#### ENTRIES PROVIDED
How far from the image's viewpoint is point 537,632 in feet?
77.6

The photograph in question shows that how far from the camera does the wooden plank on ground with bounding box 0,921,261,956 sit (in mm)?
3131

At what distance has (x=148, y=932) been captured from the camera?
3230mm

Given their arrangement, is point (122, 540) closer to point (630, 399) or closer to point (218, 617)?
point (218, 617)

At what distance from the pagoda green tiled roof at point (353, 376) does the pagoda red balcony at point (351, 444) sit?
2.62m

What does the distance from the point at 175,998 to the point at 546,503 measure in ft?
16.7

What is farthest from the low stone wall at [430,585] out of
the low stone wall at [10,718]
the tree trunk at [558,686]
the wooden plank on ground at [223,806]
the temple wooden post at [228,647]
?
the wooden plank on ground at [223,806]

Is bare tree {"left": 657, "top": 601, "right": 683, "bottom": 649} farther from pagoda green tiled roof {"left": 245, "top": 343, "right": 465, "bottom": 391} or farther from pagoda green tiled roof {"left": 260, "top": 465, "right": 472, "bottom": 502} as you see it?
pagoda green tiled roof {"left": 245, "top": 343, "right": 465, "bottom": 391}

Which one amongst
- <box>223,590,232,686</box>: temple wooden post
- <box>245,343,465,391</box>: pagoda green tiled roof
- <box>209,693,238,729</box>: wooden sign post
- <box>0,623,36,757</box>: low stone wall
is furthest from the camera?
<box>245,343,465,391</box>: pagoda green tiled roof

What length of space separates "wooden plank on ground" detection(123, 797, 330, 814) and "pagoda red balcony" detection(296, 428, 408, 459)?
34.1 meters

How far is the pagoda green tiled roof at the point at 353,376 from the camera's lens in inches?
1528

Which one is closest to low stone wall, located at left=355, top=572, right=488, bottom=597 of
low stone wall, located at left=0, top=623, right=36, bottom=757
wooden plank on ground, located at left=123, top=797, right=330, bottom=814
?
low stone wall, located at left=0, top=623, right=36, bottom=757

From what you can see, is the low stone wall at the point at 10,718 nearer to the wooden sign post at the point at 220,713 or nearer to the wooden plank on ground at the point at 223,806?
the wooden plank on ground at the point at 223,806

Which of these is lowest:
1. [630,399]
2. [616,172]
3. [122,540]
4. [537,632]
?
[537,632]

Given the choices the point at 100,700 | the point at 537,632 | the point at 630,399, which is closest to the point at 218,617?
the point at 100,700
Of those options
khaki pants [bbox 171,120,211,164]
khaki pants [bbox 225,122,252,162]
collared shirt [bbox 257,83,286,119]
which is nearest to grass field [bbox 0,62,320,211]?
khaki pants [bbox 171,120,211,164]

#### PROBLEM DETAILS
Extract the complete listing above, reproducing each line exactly.

#### ANSWER TO THE TASK
How far from the image's viewpoint is point 537,632 in feet?
77.6

The photograph in question shows that how far from the camera does the wooden plank on ground with bounding box 0,921,261,956 sit (in mm)?
3131

At what distance has (x=148, y=932) been captured from the camera?
3230mm

Given their arrangement, is point (122, 540) closer to point (630, 399) or closer to point (218, 617)?
point (218, 617)

At what distance from the pagoda green tiled roof at point (353, 376) does the pagoda red balcony at point (351, 444) sit?
2.62m

What does the distance from the point at 175,998 to the point at 546,503 measure in ft?
16.7

What is farthest from the low stone wall at [430,585] out of
the low stone wall at [10,718]
the tree trunk at [558,686]
the wooden plank on ground at [223,806]
the temple wooden post at [228,647]
?
the wooden plank on ground at [223,806]

Is bare tree {"left": 657, "top": 601, "right": 683, "bottom": 649} farther from pagoda green tiled roof {"left": 245, "top": 343, "right": 465, "bottom": 391} or farther from pagoda green tiled roof {"left": 260, "top": 465, "right": 472, "bottom": 502} as you see it?
pagoda green tiled roof {"left": 245, "top": 343, "right": 465, "bottom": 391}

Which one amongst
- <box>223,590,232,686</box>: temple wooden post
- <box>245,343,465,391</box>: pagoda green tiled roof
- <box>209,693,238,729</box>: wooden sign post
- <box>0,623,36,757</box>: low stone wall
is furthest from the camera?
<box>245,343,465,391</box>: pagoda green tiled roof

What length of space separates "wooden plank on ground" detection(123, 797, 330, 814) and "pagoda red balcony" detection(296, 428, 408, 459)?
34.1 meters

How far is the pagoda green tiled roof at the point at 353,376 from the camera's lens in inches?
1528

Which one is closest to low stone wall, located at left=355, top=572, right=488, bottom=597 of
low stone wall, located at left=0, top=623, right=36, bottom=757
wooden plank on ground, located at left=123, top=797, right=330, bottom=814
?
low stone wall, located at left=0, top=623, right=36, bottom=757

From what you can see, is the low stone wall at the point at 10,718 nearer to the wooden sign post at the point at 220,713 or nearer to the wooden plank on ground at the point at 223,806?
the wooden plank on ground at the point at 223,806

Which of these is lowest:
1. [630,399]
2. [616,172]
3. [122,540]
4. [537,632]
?
[537,632]

Given the choices the point at 100,700 | the point at 537,632 | the point at 630,399, which is closest to the point at 218,617?
the point at 100,700
Of those options
khaki pants [bbox 171,120,211,164]
khaki pants [bbox 225,122,252,162]
collared shirt [bbox 257,83,286,119]
which is nearest to grass field [bbox 0,62,320,211]?
khaki pants [bbox 171,120,211,164]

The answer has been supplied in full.